Dixième année de baisse pour la musique enregistrée en France

Par @Culturebox
Mis à jour le 28/01/2013 à 13H58, publié le 28/01/2013 à 13H37
Un client de la FNAC en novembre 2012 à Paris. 

Un client de la FNAC en novembre 2012 à Paris. 

© MIGUEL MEDINA / AFP

Le marché de la musique enregistrée en France a connu sa dixième année consécutive de baisse en 2012, avec un repli de 4,4%, à 589,7 millions d'euros, a annoncé le Snep, le principal syndicat de producteurs de disques, lundi au Midem. Le téléchargement continue de progresser, le streaming bondit.

Les ventes physiques (CD et DVD) ont une nouvelle fois connu une "mauvaise année", avec une chute de 11,9% à 363,7 millions d'euros, a indiqué le directeur général du Snep, David El Sayegh. En revanche les ventes numériques (téléchargement, streaming) ont bondi de 13%, à 125 millions d'euros. "Elles sont désormais un véritable relais de croissance pour notre industrie" et représentent 25% des ventes, contre 21% en 2011, a-t-il souligné. Les droits voisins (droits perçus par les producteurs sur la diffusion de chansons à la TV et à la radio, dans les bars et discothèques...) ont augmenté de 7,5% à 101 millions d'euros.
 
Aujourd'hui 50% des revenus proviennent du téléchargement
Le téléchargement est le plus gros poste de revenus (50%). Il a progressé de 11,8%, à 63 millions d'euros. Mais ce sont les rentrées tirés du streaming et des abonnements qui ont enregistré la plus forte hausse, bondissant de 31,8% à 52,5 millions d'euros. Avec la Scandinavie, la France est un des territoires où le streaming est le plus important, représentant 42% des revenus issus du numériques.

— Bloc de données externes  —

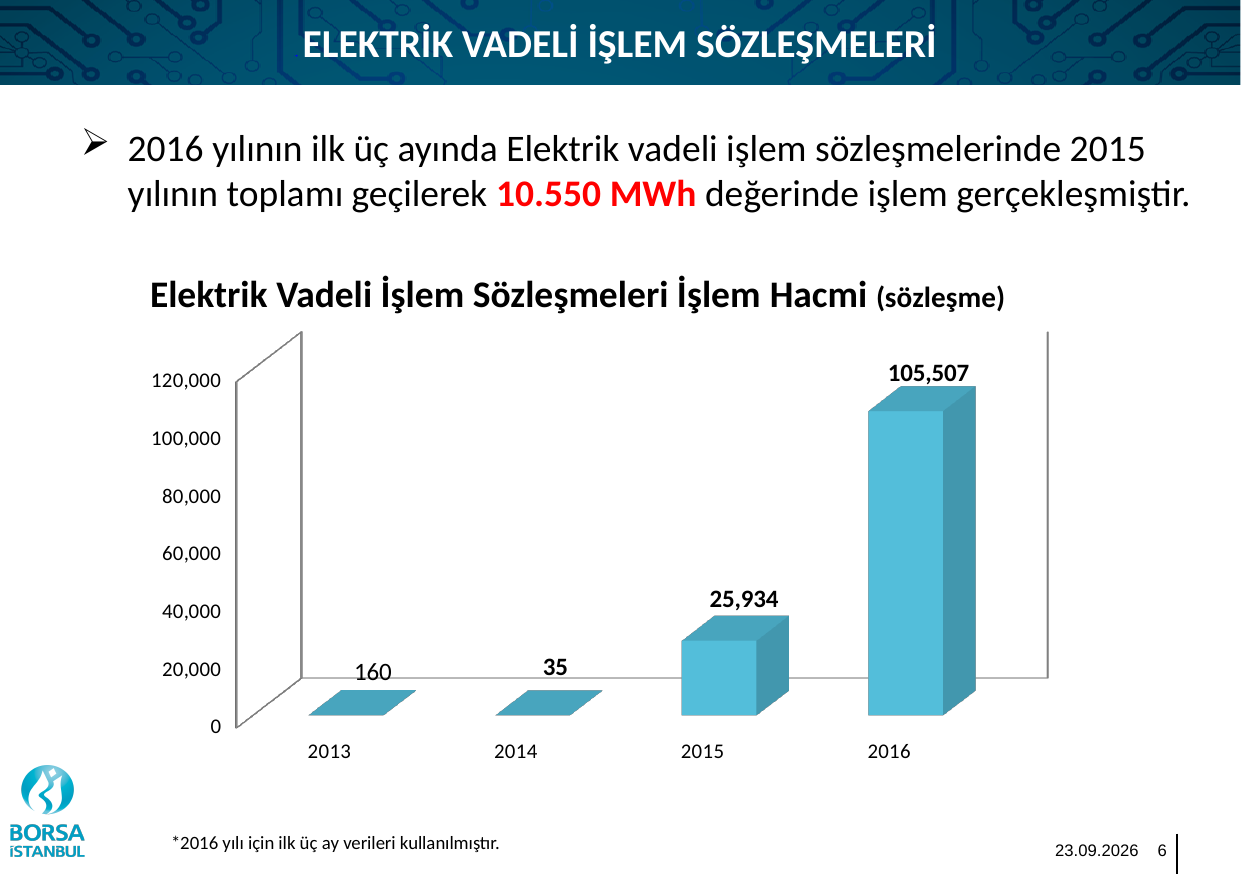
What is the difference between the values for 2016 and 2015? 79,573 What is the value for 2016 in the chart? 105,507 Which year has the highest value in the chart? 2016 What is the difference between the values for 2013 and 2014? 125 What is the value for 2014 in the chart? 35 Which year has the lowest value in the chart? 2014 Which is larger, the value for 2013 or the value for 2014? 2013 How many years are shown on the x axis of the chart? 4 What is the value for 2015 in the chart? 25,934 What type of chart is shown on the slide? bar chart Is the value for 2016 greater or less than 100,000? greater What is the value for 2013 in the chart? 160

En revanche, le marché des sonneries de téléphone poursuit sa chute, baissant de 34%, à 9,5 millions d'euros. Reflet de la crise que connaît le disque depuis 10 ans, le nombre d'albums commercialisés a reculé de 3% en 2012, revenant au niveau de 2009. 93 nouveaux artistes ont signé des contrats avec des maisons de disques, mais 62 contrats ont pris fin.